# Plumbing, self cutting valves, any plumbers on here



## Clean-my-sxi (Feb 5, 2008)

Asked a question about an outside tap a little while ago, and i have decided to fit a proper copper pipe system instead of using one of those tap kits.

It will only be used for my pressure washer really.

Im looking at still using a self cutting valve for the t-piece coming off the mains pipe (due to the placement of the pipes)

Ive seen one that self cuts and allows a 15mm copper pipe to fit straight into it, the only thing is the self cutting valve has what appears to be a 6mm whole in it, so from the 15mm mains it will go through this 6mm hole to the new 15mm outside tap system.

Does anyone know if this will alter the water pressure/flow at all.


----------



## djohn (Mar 30, 2007)

Hi, Yes they do alter the flow a little, sometimes quite a bit. They don't actually cut the copper pipe away completely, more of a small 4 - 6 mm hole as you say, leaving the shoulder of the cut pipe inside the 15mm copper pipe which adds to the lack of pressure. Unless you have good pressure to start with then this method would be my last choice.

If you can turn the water off without much trouble then much better and quite easy to cut the 15mm copper and use a T piece + valve preferable a gate valve [One with a large round red handle on0 as these do give full bore.

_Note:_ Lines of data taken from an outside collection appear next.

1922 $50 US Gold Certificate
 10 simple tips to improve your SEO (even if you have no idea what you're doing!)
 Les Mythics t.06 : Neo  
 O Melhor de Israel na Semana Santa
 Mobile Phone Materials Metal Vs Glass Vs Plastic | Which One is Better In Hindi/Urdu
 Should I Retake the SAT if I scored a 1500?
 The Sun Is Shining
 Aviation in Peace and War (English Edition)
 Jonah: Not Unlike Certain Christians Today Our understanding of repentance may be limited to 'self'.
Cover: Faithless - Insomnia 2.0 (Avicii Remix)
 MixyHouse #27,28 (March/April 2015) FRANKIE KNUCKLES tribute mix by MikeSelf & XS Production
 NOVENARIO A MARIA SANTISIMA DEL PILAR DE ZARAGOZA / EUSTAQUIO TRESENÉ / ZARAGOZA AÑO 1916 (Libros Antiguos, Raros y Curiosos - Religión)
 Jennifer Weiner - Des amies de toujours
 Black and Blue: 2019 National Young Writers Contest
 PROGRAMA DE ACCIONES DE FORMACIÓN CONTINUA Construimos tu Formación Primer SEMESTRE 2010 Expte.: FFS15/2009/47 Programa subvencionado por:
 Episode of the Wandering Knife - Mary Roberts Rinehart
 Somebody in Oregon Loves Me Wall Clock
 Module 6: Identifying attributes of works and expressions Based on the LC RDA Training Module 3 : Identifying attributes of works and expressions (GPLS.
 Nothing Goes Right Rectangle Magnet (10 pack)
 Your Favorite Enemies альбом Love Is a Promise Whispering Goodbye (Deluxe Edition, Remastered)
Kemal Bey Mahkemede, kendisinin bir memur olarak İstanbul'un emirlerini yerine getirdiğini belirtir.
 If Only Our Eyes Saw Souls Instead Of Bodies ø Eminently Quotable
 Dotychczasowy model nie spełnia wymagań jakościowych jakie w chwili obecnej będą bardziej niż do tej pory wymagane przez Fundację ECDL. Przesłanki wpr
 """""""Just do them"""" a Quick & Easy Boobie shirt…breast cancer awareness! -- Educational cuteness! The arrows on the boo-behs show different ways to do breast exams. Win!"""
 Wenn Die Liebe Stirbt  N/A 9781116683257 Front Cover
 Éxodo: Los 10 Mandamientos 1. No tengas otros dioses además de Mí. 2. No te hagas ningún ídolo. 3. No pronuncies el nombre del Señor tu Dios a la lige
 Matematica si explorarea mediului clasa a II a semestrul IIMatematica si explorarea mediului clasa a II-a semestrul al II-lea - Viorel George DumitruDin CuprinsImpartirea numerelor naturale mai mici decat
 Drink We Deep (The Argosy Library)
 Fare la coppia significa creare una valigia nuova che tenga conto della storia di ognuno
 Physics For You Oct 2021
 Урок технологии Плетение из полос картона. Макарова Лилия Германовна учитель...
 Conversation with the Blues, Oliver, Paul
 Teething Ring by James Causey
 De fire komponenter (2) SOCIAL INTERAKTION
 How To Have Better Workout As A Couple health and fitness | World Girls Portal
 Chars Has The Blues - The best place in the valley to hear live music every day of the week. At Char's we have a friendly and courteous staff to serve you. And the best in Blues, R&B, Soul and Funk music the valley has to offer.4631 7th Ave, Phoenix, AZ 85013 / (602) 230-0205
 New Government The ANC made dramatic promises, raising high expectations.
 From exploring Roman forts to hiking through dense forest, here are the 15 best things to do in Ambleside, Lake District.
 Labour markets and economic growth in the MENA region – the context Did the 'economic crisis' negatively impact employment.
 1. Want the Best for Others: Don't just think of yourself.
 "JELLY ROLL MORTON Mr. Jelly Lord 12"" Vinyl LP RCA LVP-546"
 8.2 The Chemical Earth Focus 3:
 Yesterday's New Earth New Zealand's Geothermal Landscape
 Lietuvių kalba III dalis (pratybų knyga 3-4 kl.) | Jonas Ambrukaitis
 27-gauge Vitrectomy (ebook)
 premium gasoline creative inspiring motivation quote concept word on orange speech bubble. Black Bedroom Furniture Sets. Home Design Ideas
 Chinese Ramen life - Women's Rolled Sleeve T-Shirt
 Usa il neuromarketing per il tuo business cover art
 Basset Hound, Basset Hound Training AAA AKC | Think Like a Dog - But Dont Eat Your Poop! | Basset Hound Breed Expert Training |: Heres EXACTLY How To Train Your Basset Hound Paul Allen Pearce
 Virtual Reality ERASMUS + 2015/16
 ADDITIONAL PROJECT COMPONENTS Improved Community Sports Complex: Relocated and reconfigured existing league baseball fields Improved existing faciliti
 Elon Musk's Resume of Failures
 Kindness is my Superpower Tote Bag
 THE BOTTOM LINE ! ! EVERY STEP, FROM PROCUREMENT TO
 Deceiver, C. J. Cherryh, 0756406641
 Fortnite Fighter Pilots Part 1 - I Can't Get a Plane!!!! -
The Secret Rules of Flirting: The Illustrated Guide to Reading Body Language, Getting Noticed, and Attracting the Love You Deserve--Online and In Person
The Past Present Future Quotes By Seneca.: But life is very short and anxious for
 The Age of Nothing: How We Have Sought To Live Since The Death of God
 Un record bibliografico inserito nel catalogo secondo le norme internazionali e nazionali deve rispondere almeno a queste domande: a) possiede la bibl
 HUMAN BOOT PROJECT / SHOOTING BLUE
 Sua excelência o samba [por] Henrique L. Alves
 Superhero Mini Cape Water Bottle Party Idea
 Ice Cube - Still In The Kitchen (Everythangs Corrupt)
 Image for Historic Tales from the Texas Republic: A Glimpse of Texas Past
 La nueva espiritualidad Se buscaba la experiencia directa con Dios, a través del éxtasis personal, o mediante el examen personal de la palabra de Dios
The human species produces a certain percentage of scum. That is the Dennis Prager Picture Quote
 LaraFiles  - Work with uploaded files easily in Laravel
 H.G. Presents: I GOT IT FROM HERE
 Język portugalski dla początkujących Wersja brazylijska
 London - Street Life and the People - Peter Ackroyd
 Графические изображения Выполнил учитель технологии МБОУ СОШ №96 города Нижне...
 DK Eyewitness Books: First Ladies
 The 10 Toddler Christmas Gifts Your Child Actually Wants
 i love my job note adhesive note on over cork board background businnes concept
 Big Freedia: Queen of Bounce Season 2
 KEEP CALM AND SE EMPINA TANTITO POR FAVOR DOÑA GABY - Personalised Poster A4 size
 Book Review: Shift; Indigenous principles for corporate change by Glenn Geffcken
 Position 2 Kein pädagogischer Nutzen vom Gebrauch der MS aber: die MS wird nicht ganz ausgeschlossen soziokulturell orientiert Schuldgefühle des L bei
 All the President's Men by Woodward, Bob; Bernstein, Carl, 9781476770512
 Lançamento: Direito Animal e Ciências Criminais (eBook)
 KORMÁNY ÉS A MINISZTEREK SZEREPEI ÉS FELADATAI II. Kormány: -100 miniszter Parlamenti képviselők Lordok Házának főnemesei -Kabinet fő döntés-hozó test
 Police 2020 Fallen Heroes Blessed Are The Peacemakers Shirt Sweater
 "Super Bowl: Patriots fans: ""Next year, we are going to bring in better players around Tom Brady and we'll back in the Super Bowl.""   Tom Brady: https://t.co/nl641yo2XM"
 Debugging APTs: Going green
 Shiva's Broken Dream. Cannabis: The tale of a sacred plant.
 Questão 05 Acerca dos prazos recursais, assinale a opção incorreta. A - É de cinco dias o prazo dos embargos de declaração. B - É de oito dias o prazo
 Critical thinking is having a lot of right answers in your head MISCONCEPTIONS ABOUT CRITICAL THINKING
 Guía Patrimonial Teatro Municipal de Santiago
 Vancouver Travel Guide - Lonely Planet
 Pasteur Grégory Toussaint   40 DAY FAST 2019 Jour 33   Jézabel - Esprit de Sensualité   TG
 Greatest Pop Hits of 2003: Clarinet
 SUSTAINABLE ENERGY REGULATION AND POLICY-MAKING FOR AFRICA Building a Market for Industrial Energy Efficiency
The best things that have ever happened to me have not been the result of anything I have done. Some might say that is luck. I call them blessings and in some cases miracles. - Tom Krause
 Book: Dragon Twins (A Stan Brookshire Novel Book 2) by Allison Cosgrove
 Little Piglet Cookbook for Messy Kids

Not normally recommended for mains pressure, [Stop**** instead] but in this type of work will be fine.


----------



## Clean-my-sxi (Feb 5, 2008)

ok cheers mate, as said i was considering the self cutting as its such a awkward space to get to and the ppes seem quite frim in place, so if i cut one im not sure how much movement there will be to slide the T-piece into place.

Plus the self cutting valve with 15mm compression fitting on i have seen actually says its for gas, but i cant see why it cant be used for the water system aswell.


----------



## djohn (Mar 30, 2007)

Measure enough of the original copper pipe to cut off by gauging the distance from the shoulders of the T piece. You'll find once cut there will be enough movement in the pipe to slip the T piece on. The brass one you mention is fine but don't over tighten the nuts at each end when fitting, use a little boss-white or similar round the olives to ensure a nice water tight seal. You can also pop into B&Q and buy the T-Piece in 15mm plastic which is just as good, easier to fit as well and perfect for use with the copper pipe.

If you wish to you can buy a length of plastic pipe to finish off the tap fitting once you have made the connection to the copper, very easy to use, don't take off the nuts at each end of the fitting, just slide over the copper and new plastic pipe if you use it then tighten the fittings, again don't over tighten.

You'll find the plastic option is much cheaper and the chap in B&Q will give you a quick demo of how to do the work if you ask him, also he'll sort out exactly what you need.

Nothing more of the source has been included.